Ask HN: How to Make Money from Machine Learning? - sheun
I am currently learning Machine Learning and I am curious as to how I can use what I am learning for commercial purposes.
======
StonyRhetoric
I manage a team that directly uses ML to create software services that our
customers pay money to use. This is relatively rare. Most ML applications are
internal - your customer is your own company. In this case, you should think
of yourself as an in-house ML consultancy for your company. You need to
reliably create value for the company, and be able to measure it.

In my opinion, there are three business "tiers" of ML.

1\. Process automation. You're turning a defined business process currently
done by a human into something automated, with some custom rule logic, of
which some of it may be via ML-trained models. The easiest, because the
criteria are well-defined and everyone knows what success looks like.

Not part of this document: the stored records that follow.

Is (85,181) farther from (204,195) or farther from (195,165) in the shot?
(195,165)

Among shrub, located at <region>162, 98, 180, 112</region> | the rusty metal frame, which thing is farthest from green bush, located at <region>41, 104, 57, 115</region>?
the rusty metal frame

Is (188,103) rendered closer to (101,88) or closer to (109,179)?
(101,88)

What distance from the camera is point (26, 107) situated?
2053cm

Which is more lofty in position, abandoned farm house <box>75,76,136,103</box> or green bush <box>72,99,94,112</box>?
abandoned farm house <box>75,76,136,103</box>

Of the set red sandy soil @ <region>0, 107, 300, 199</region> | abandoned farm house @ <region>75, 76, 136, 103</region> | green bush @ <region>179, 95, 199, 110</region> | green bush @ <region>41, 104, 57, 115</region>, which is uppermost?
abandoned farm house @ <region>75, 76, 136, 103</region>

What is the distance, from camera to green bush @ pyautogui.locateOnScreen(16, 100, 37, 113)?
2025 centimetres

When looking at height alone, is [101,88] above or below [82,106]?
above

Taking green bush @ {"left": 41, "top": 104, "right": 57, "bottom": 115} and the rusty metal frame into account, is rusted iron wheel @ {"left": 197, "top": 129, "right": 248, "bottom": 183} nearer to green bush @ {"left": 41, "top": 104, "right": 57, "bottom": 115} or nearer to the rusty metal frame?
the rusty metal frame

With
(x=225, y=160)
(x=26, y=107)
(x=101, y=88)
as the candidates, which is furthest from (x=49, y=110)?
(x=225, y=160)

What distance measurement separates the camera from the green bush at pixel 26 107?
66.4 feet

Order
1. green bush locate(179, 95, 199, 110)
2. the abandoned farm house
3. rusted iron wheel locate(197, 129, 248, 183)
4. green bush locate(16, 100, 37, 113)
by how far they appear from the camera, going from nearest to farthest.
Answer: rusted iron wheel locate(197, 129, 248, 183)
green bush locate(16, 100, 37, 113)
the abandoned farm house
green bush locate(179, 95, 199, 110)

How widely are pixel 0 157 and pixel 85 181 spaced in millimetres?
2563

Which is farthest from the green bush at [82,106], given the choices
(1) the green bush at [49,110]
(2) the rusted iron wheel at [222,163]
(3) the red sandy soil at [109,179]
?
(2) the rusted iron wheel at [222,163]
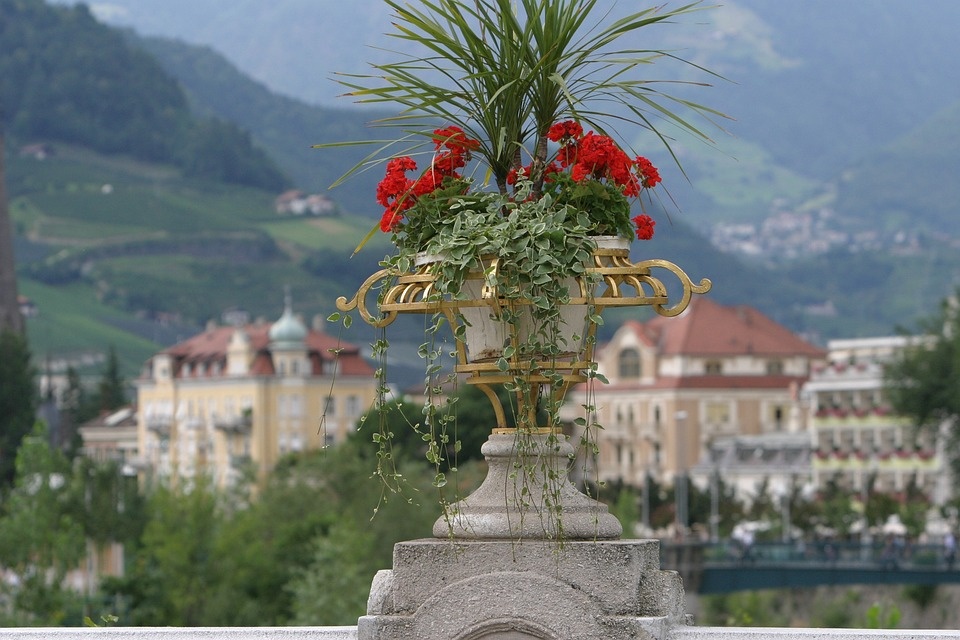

2\. Data Mining/Analysis/Insight. Your company sits on some unexploited set of
data, and you want to generate useful business insight from it. ML models can
help make sense of it. This takes the traditional business intelligence
function to the next level. Harder, because you may need to educate the
company on what ML offers. They may not even realize what types of new
questions ML can answer.

3\. Customer-facing automated-decision services. This is the most demanding
application from a business perspective, but not necessarily from a technical
perspective. The standards for quality, stability, accuracy, should be much,
much higher. If it's customer-facing, it can't mess up, or people will stop
trusting it. The customer may be internal or external.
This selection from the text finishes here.